> Task directions
Rewrite the mailbox blog post between "Then, John answered" and "on my blog.", inclusive, replacing "ugly" with "unattractive" wherever it occurs.

My friend John Ptak included a post on his blog recently wherein he offered up many disparaging comments about mailboxes.

Now, John is a man of great intelligence and wide experience in the world, but I had to wonder about this one. His delightful wife (I may have mentioned her name here once, if I recall correctly: Patti Digh) is a serious, devoted, not-to-use-the-o-word (obsessed?!?) collector of containers, mostly bags and little cute boxes she is unable to resist.

When I called John on his seemingly misled campaign to berate the common mailbox, I pointed out that my wife, the amazing Julia Rogers Hamrick, was as devoted in choosing our mailbox (along with the matching house numbers, and who knew you could do such a thing as match the two?) as John's wife is in collecting bags and little boxes. Woe be unto the person crazy enough to insult one of Patti's bags or my Julia's mailbox.

I would use cost as an example of this devotion, but I don't know exactly what we paid for our mailbox and matching house numbers, and instinct tells me that I am fine not knowing.

So, feast your eyes!

Then, John answered my email to point out that his criticism was only of those big mailboxes on street corners, the public ones, the really ugly ones. The ones which only (in this country) the USPS gets to design and approve. Did I mention that they are ugly? They are. Functional, and ugly. Please note that no photo is included of a regulation USPS mailbox. I'm not really all that fond of including ugly on my blog.

> Provided material
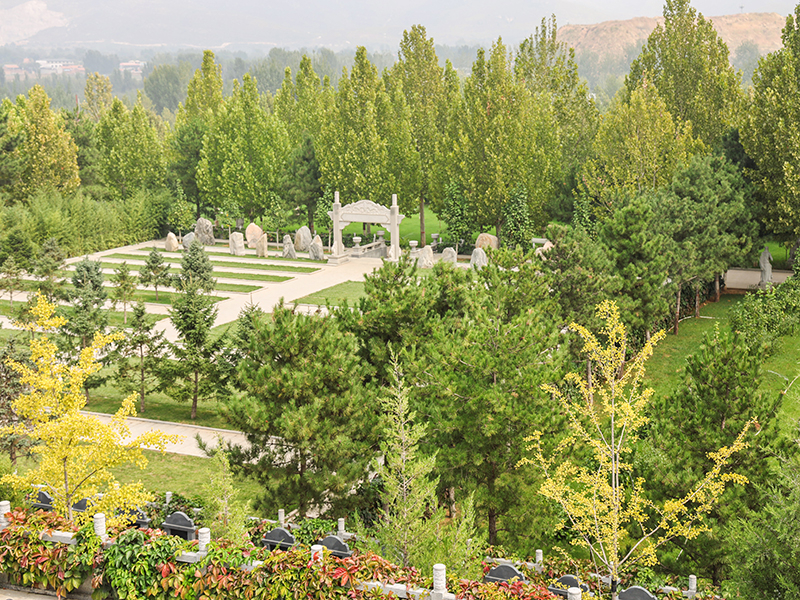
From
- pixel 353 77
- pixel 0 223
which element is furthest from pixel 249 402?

> Answer below
Then, John answered my email to point out that his criticism was only of those big mailboxes on street corners, the public ones, the really unattractive ones. The ones which only (in this country) the USPS gets to design and approve. Did I mention that they are unattractive? They are. Functional, and unattractive. Please note that no photo is included of a regulation USPS mailbox. I'm not really all that fond of including unattractive on my blog.